(Part of a data file)
===============

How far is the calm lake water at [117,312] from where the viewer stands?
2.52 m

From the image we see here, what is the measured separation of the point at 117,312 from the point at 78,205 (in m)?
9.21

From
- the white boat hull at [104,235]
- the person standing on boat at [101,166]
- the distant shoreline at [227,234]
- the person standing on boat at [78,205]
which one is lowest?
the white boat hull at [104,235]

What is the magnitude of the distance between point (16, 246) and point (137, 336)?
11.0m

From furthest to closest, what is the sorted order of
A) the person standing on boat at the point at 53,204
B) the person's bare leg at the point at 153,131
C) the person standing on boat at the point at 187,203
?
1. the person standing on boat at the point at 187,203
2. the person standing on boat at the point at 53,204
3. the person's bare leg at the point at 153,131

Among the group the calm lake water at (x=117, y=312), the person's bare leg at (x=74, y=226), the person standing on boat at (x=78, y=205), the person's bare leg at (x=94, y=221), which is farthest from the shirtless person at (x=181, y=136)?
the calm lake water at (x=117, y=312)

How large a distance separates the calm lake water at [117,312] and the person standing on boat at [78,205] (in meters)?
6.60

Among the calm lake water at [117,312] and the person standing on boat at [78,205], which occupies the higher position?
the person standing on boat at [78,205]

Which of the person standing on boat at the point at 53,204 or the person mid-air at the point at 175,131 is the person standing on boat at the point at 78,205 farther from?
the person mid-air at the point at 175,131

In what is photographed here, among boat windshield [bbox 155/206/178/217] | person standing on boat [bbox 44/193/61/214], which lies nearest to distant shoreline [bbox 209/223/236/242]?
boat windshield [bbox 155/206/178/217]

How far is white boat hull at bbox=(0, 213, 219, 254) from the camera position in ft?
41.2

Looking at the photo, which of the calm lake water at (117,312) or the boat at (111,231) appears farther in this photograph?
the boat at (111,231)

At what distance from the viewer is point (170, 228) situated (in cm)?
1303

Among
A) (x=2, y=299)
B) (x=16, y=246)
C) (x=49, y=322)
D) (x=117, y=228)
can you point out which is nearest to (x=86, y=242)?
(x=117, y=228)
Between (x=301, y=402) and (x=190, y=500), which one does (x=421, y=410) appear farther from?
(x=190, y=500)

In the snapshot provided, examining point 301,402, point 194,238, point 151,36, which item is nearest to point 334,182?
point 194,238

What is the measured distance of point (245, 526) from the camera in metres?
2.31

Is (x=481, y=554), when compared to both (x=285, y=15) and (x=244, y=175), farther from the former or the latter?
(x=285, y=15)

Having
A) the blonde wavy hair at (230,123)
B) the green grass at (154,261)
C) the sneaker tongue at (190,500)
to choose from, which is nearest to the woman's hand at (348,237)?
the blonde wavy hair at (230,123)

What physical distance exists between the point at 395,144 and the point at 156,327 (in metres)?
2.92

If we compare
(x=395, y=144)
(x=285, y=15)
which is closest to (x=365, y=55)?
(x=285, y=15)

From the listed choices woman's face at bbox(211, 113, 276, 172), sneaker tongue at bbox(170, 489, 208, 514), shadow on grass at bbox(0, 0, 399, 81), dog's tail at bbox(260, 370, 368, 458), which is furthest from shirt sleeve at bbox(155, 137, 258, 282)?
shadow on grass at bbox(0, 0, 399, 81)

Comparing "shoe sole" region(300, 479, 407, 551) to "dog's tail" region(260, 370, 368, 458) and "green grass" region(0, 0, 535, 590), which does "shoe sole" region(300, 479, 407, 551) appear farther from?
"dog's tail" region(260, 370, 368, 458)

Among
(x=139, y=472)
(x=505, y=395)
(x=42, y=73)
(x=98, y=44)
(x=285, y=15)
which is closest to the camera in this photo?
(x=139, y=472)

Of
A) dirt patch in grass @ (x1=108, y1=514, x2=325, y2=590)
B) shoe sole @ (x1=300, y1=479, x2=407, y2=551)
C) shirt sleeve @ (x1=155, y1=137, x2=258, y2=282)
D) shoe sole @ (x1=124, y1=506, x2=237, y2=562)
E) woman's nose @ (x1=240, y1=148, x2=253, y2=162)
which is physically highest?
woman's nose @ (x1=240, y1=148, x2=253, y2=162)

===============

**PROBLEM DETAILS**
Pull out every line of the entries above that contains the word "this".

**SOLUTION**
Looking at the photo, which of the calm lake water at (117,312) or the boat at (111,231) appears farther in this photograph?
which is closest to the camera in this photo?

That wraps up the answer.